His praise of Yelapa is incredible, considering he was only there for one day.Tom McGuigan, Barrie, Ont.
Broom-closet blues
Re: Government And Court Set To Collide, Andrew Coyne, March 10. It is quite apparent the real reason Prime Minister Stephen Harper created the anti-terrorist Bill C-51. He has no desire to again run and hide in a closet, as he did during October’s Parliament Hill terrorist shooting. Fifteen quivering minutes alone in a dark cubbyhole would test the resolve of any prime minister.Richard Krieger, Victoria.
Sask time
Re: Time To Rethink Daylight Savings, editorial, March 9. Saskatchewan did and does have Daylight-saving Time (DST). It began while I was a boy on a Saskatchewan farm and everyone I knew in our community hated it.
Most of them were dairy farmers. Twice a year, they dealt with cattle that weren’t home when they were supposed to be, or else home an hour early, bawling to be milked; production fell. A decade or two ago, Saskatchewan decided to leave the clock on DST. Residents are on DST year-round, getting up in the middle of the night in winter.Arnold Voth, Edmonton.
Baby boom Israel
Re: The Baby Bust, Noah Smith, March 9. While Noah Smith correctly identifies the demographic challenges faced by Western liberal democracies, his solution left me shaking my head.
Emulate France? France is an economic basket case, crippled by high unemployment and crushing debt. Many Western European nations with generous welfare states are also struggling with low fertility rates, calling into question his explanation for France’s “secret sauce.”

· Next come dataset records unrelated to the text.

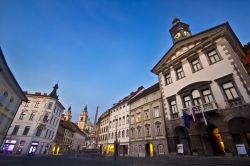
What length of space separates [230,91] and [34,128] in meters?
43.3

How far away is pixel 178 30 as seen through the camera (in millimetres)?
26094

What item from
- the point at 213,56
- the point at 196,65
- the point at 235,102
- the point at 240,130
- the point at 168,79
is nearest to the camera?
the point at 235,102

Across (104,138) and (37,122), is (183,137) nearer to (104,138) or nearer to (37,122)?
(104,138)

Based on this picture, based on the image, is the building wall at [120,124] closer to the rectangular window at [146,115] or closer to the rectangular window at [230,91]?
the rectangular window at [146,115]

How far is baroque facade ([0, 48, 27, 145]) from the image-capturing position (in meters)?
19.2

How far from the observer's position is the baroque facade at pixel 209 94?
1462cm

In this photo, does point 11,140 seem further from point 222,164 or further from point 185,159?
point 222,164

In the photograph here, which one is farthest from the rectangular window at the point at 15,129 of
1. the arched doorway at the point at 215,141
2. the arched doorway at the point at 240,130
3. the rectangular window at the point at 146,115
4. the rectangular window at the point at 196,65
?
the arched doorway at the point at 240,130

Finally, if he is really concerned about how to reverse declining birthrates, why doesn’t he look at Israel, which has – by far – the highest rate of members of the Organization for Economic Co-operation & Development.Andrew Rosner, Toronto.

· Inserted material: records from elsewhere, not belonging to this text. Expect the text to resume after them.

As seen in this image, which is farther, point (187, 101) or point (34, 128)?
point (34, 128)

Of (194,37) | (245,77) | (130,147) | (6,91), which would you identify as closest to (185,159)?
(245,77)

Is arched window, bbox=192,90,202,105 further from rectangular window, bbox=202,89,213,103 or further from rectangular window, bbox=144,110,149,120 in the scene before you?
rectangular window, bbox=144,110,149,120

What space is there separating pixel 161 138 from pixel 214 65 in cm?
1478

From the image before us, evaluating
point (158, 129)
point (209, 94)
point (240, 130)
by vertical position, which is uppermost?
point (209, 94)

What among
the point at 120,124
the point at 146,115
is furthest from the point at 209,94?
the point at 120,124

Keep politics out of death
Re: Tories accused of ‘Hiding Truth,’ March 10. As the National Post said so succinctly, “Defeating ISIS is an important goal, not just for Canada, but for humanity.”

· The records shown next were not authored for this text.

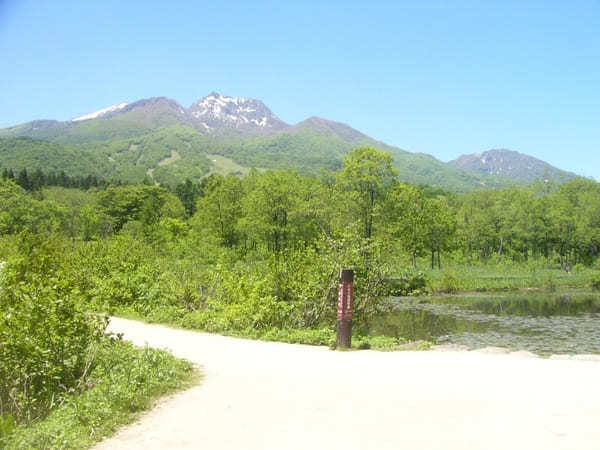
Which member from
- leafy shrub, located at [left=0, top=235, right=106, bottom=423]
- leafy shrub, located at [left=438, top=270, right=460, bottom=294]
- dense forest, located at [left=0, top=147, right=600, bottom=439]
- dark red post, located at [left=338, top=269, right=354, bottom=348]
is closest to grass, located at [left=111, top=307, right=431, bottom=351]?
dense forest, located at [left=0, top=147, right=600, bottom=439]

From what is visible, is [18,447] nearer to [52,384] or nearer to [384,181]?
[52,384]

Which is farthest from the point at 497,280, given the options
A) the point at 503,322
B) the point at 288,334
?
the point at 288,334

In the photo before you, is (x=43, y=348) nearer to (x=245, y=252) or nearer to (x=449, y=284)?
(x=449, y=284)

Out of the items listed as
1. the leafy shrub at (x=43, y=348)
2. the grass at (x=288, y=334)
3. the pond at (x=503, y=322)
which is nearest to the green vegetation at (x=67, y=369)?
the leafy shrub at (x=43, y=348)

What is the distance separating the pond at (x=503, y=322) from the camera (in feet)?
58.7

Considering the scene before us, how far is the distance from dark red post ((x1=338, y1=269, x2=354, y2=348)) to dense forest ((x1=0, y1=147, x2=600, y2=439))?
4.11 feet

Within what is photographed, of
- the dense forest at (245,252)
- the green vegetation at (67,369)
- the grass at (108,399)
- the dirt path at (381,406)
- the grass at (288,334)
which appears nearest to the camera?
the dirt path at (381,406)

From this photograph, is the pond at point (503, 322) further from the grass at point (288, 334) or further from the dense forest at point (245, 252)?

Indeed, it is hard to fathom the extant of the jihadists’ depravity, supposedly in the name of God. Doing nothing is not an option. We  – all those who do not subscribe to their twisted perception of their religion – are essentially at war with ISIS and those who plan our destruction. So what is “the truth” and how can it be conveyed without compromising those who are actively trying to neutralize ISIS? How can the efforts of our troops and those allied with us succeed if the exact nature of our involvement is made available to those are plotting our destruction?
Common sense would suggest keeping these details from public dissemination. Megan Leslie, the New Democrats’ deputy leader,  might want to give some serious thought to the difficulties of accomplishing those noble goals. In the meantime, let us respect the sacrifice made by Sgt. Andrew Doiron and not politize his death.Douglas Campbell, Leduc County, Alta.